New Study Reveals Critical Flaws in US Immigration Laws Only 3% Green Card Applicants Likely to Succeed in 2024

New Study Reveals Critical Flaws in US Immigration Laws: Only 3% Green Card Applicants Likely to Succeed in 2024

A recent white paper sheds light on the inefficiencies plaguing the U.S. immigration system, indicating that a mere 3% of green card applicants are projected to secure permanent residence in 2024. The study, conducted by the Cato Institute, unveils the immense challenges arising from the extensive green card backlog, urging a comprehensive overhaul of the existing processes. With approximately 34.7 million pending applications, the scale of the issue becomes apparent, prompting calls for immediate reforms.

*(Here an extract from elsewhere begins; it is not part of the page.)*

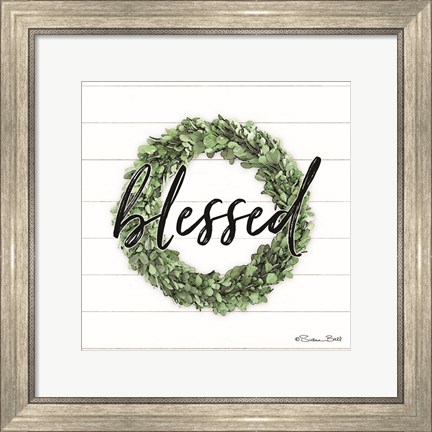 Framed Blessed Boxwood Wreath Print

The white paper delves into the Employment-Based Green Cards category, revealing that only 8% or 1.8 million applicants are expected to attain green cards in 2024 successfully. Despite a temporary increase in the cap, the persistent demand has consistently outpaced the available supply, leading to prolonged waiting periods. Indian applicants, constituting half of those in employer-sponsored categories, face delays exceeding a century for green card approval.

To address these challenges, the white paper proposes strategic measures. It calls on Congress to waive stringent rules and arbitrary caps hindering green card approvals, emphasizing the necessity for a gradual increase in annual legal immigration. The paper advocates for a proportional allocation of green cards to different categories, particularly addressing the family-sponsored backlog, which spans back to 1990 and currently has around seven million pending cases.

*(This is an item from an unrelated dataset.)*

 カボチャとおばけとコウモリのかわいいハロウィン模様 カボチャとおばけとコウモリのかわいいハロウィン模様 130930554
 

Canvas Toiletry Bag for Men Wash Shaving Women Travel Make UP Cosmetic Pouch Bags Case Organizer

The suggested approach involves a proportional increase in caps, potentially issuing six million green cards and addressing 85% of the family-sponsored backlog. The white paper recommends granting green cards to 35 million applicants in 2024 and subsequently implementing a permanent increase in legal immigration to 5 million annually. This reform is projected to result in a moderate increase in the U.S. immigrant population, reaching around 40 million by 2033.

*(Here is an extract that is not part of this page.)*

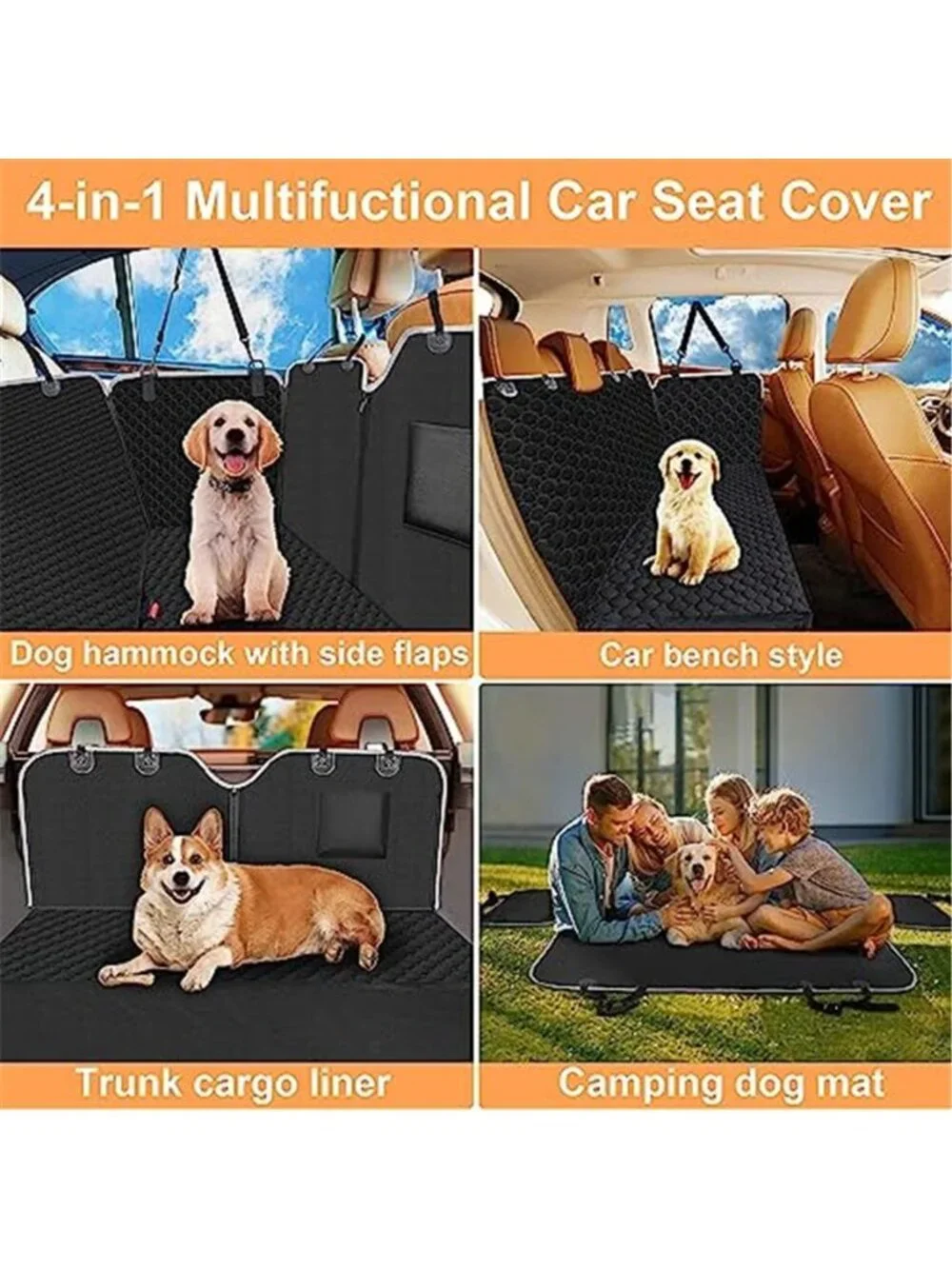 Dog Car Seat Cover for Back Seat, Waterproof Dog Hammock for Car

The revelation has sparked concerns within the Indian diaspora, emphasizing the urgent need for immigration reforms. As Indian immigrants, vital contributors to the U.S. economy, grapple with the complexities of the green card application process, the white paper underscores the broader challenges and advocates for comprehensive immigration reforms. Stakeholders and policymakers are urged to consider the human and economic implications of the current backlog, seeking efficient and inclusive solutions for the U.S. immigration system.